## REQUEST
Starting with the line that contains "Is the sandy" and going on through the end of the listing, rewrite those lines with "sandy beach" changed to "shoreline" and everything else left as it is.

»»

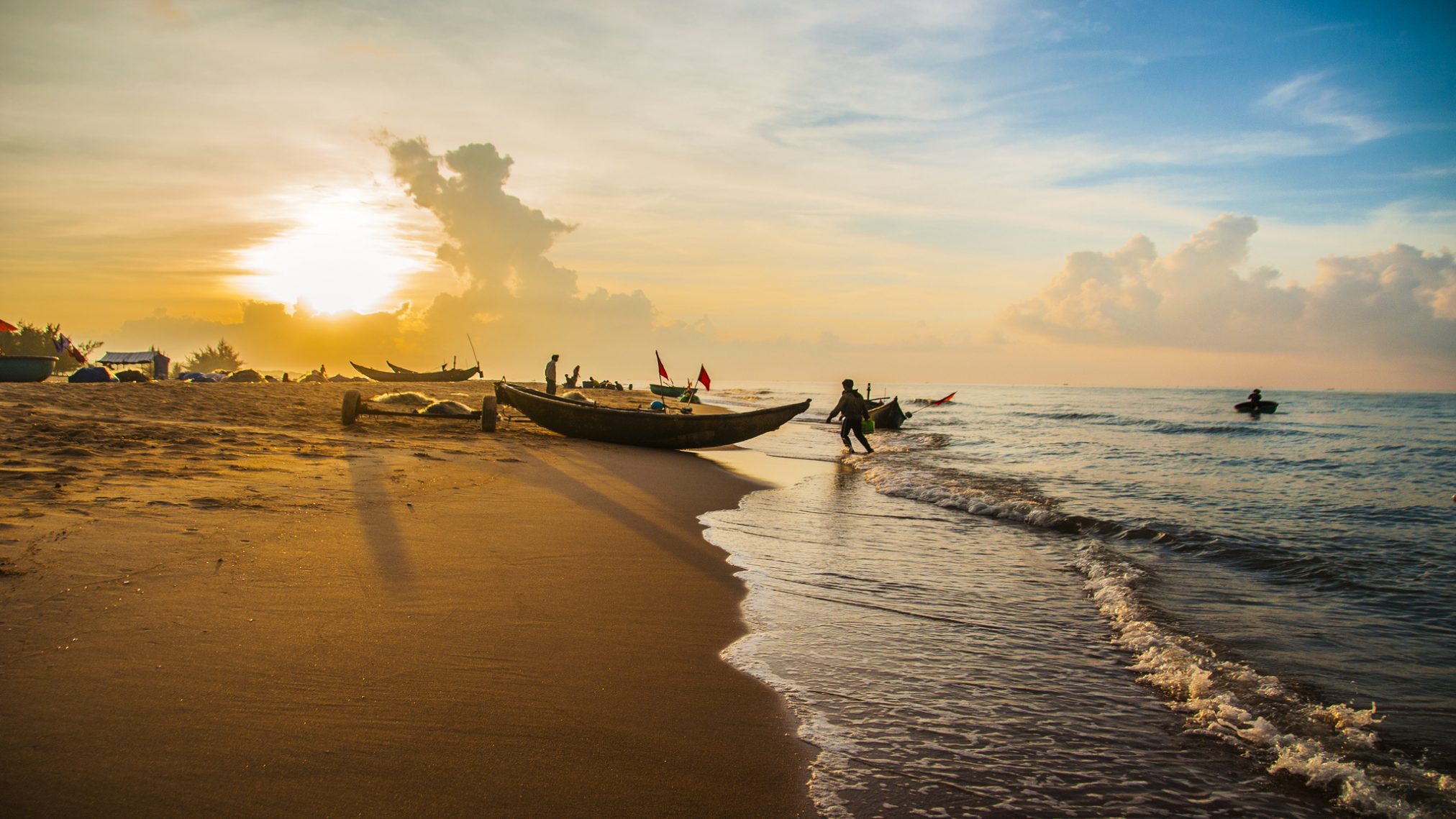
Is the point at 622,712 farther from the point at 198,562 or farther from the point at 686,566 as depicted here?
the point at 198,562

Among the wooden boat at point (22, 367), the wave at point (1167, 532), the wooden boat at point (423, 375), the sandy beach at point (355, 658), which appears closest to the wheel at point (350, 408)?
the sandy beach at point (355, 658)

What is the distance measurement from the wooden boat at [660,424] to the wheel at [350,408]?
4.17 metres

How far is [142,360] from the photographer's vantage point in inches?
1558

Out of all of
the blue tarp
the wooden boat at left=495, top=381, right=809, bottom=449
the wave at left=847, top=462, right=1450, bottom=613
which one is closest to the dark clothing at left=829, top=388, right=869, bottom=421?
the wooden boat at left=495, top=381, right=809, bottom=449

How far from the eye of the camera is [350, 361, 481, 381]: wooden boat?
5591 cm

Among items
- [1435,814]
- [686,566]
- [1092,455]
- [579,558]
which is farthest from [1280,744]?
[1092,455]

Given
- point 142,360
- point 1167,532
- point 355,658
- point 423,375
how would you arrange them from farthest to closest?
point 423,375, point 142,360, point 1167,532, point 355,658

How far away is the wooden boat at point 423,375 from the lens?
55.9 metres

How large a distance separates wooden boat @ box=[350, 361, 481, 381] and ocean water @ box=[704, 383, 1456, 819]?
5090 cm

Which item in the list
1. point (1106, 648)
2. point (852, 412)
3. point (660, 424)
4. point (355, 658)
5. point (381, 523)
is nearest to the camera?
point (355, 658)

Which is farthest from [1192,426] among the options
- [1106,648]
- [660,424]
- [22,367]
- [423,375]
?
[423,375]

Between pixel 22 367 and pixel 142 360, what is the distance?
68.9ft

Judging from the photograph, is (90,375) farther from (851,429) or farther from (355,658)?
(355,658)

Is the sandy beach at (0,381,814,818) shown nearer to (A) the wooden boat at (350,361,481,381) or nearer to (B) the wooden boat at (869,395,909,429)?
(B) the wooden boat at (869,395,909,429)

««

## SOLUTION FOR THIS EXERCISE
Is the shoreline at (0,381,814,818) shown nearer to (A) the wooden boat at (350,361,481,381) or nearer to (B) the wooden boat at (869,395,909,429)?
(B) the wooden boat at (869,395,909,429)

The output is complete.